Oscar Eats Out: Restaurants Best-Suited for This Year's Best Picture Nominees
Hang in there, motion picture fans, the wait is nearly over. Hollywood's orgy of self-congratulation and promotion, otherwise known as the Academy Awards, is this Sunday, February 26. And what better way to celebrate than with a Valley dining experience or two best-suited to the spirit of your favorite Best Picture nominee?
Here's a list of our favorites to get the movie reels spinning, but feel free to add your suggestions in the comments section.
The Help Based on Kathryn Stockett's novel of the same name, this picture's got Civil Rights-era America in the '60's, a white woman named "Skeeter" and her relationship with two black maids, and Jackson, Mississippi. Dining translation: Southern cookin', y'all. And in the Valley, that means Mrs. White's Golden Rule Cafe and Lolo's Chicken and Waffles (now with locations in Phoenix and Scottsdale). The only "Help" you'll need after eating at one of these two Southernfried favorites, is getting out of your chair. Hey-Yo!

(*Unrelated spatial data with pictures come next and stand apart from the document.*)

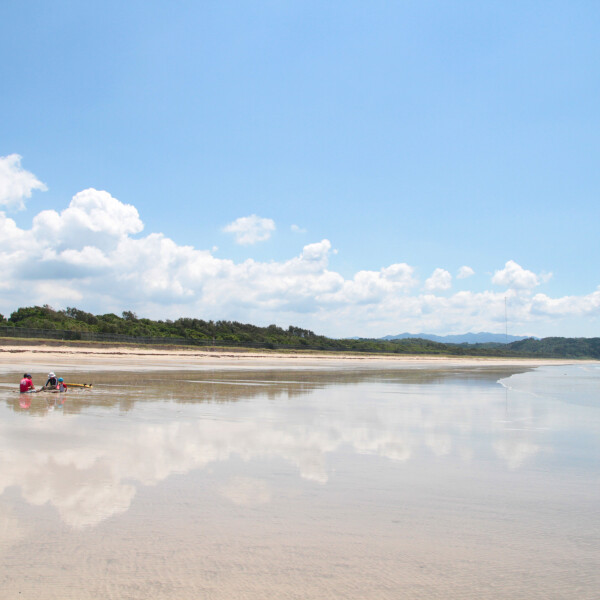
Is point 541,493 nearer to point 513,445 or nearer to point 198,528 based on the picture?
point 513,445

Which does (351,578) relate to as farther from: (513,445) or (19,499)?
(513,445)

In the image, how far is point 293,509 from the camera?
5262mm

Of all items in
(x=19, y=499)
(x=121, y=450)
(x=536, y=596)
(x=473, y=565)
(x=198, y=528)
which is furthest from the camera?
(x=121, y=450)

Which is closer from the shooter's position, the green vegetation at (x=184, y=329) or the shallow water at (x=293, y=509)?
the shallow water at (x=293, y=509)

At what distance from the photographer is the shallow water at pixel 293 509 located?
3695 mm

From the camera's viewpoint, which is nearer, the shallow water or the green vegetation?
the shallow water

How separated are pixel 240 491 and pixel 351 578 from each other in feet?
7.71

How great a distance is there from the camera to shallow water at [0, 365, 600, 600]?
12.1ft

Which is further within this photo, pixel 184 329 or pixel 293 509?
pixel 184 329

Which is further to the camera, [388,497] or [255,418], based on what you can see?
[255,418]

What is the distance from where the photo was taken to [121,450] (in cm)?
783

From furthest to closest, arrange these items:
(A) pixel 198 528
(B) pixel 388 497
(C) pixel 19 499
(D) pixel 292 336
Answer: (D) pixel 292 336 → (B) pixel 388 497 → (C) pixel 19 499 → (A) pixel 198 528

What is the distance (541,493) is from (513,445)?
10.1 ft

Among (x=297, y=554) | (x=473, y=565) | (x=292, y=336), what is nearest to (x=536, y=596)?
(x=473, y=565)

The Artist A romantic drama set in 1920s Hollywood, this black and white and (mostly) silent nominee seems the most suited to an experience at Farrelli's Cinema Supper Club, the 1940s-style theater in Scottsdale -- but alas, the Valley favorite went the way of silent films last year. Which brings us to Wright's at the Arizona Biltmore, the only existing hotel in the world with a Frank Lloyd Wright-influenced design, and whose sophisticated fare and stylish surroundings wax nostalgic with the era.
Hugo Directed by Martin Scorsese and a marketer's nightmare, this nominee (about an orphan who lives in a train station and hooks up with an automaton to solve some sort of mystery involving his dad) is set in 1930s Paris -- and that's the part we like best 'cause it means French restaurants. Where to start? Well, there's Christopher's Restaurant & Crush Lounge, 2012 James Beard Award nominee Vincent on Camelback, Petite Maison, and Zinc Bistro just to name a few. Who needs a creepy automaton when you're awash in butter and cream?
Midnight in Paris Since we can't have another nominee hogging up all the French restaurants in town, for this picture about an engaged couple -- one who's having an affair and the other who's having magical experiences after midnight -- we're concentrating on the less-French aspects of the film. Notably, for its adulterous fling, we'll go with Tryst Cafe in North Phoenix and for its stylish, late-night focus, upscale restaurants with extended hours like FnB, Posh, Noca, and Citizen Public House.
The Descendants This comedy-drama starring silver fox and Dr. Doug Ross, a.k.a. George Clooney, as a Honolulu-based lawyer dealing with his bratty kids after his wife goes into a coma means restaurants with a hot island flair. For that, you'll want to check out Hula's Modern Tiki, Aloha Kitchen in Mesa, or Leo's Island BBQ in Peoria. (R.I.P. Maui Dog, whose eats were as dreamy as Gorgeous George himself.)
Tree of Life An American drama about a family with three boys in 1950s Texas with director Terrence Malick's what-the-hell's-going-on experimental touches like fragmented non-linear narrative and . . . wait a second, let's just stick with Texas on this one -- specifically, barbecue. And If you're looking for Texas 'que in Phoenix, then Texas BBQ House in South Phoenix is the place to mix excellent dry-rubbed and smoked meats with Malick. Polarizing or pioneering directorial style? Discuss.
War Horse Directed by Steven Spielberg and based on a kid's book set before and during World War I by British author Michael Morpurgo, we're going with English-themed pubs for this nominee about a young boy and his four-legged friend. If nothing else, the British definitely know how to tie one on, and that means a pint or two at The Rose & Crown or the George & Dragon Pub. Bonus points for riding up on your trusty steed who comes to you when you imitate the call of an owl by blowing through your cupped hands.
Moneyball A drama about Oakland A's general manager Billy Beane's attempt to put together a ball club on a budget and based on Michael Lewis' 2003 book of the same name, this picture is perfect, given the start of Spring Training season in the Valley. Next week, look for posts regarding eats around each of the stadiums, but in the meantime, get to some old friends and baseball-centered favorites like Don & Charlie's and Pink Pony (now with an updated interior and menu) in Scottsdale.
Extremely Loud and Incredibly Close Based on the novel of the same name by Jonathan Safran Foer, this nominee tells the story of a kid searching New York City for the lock that matches a key left behind by his father, who died in the World Trade Center on September 11. Too damned depressing to get happy about New York pizza joints in the Valley, we'd recommend simply grabbing a drink at your favorite watering hole on this one -- or, go with a more literal interpretation of the title and pop into Lux Central and hope the mac 'n' cheese is on the menu. That should make you feel better.
How'd we do, movie munchers? Can you think of additional pairings for these nine nominees? Let us know.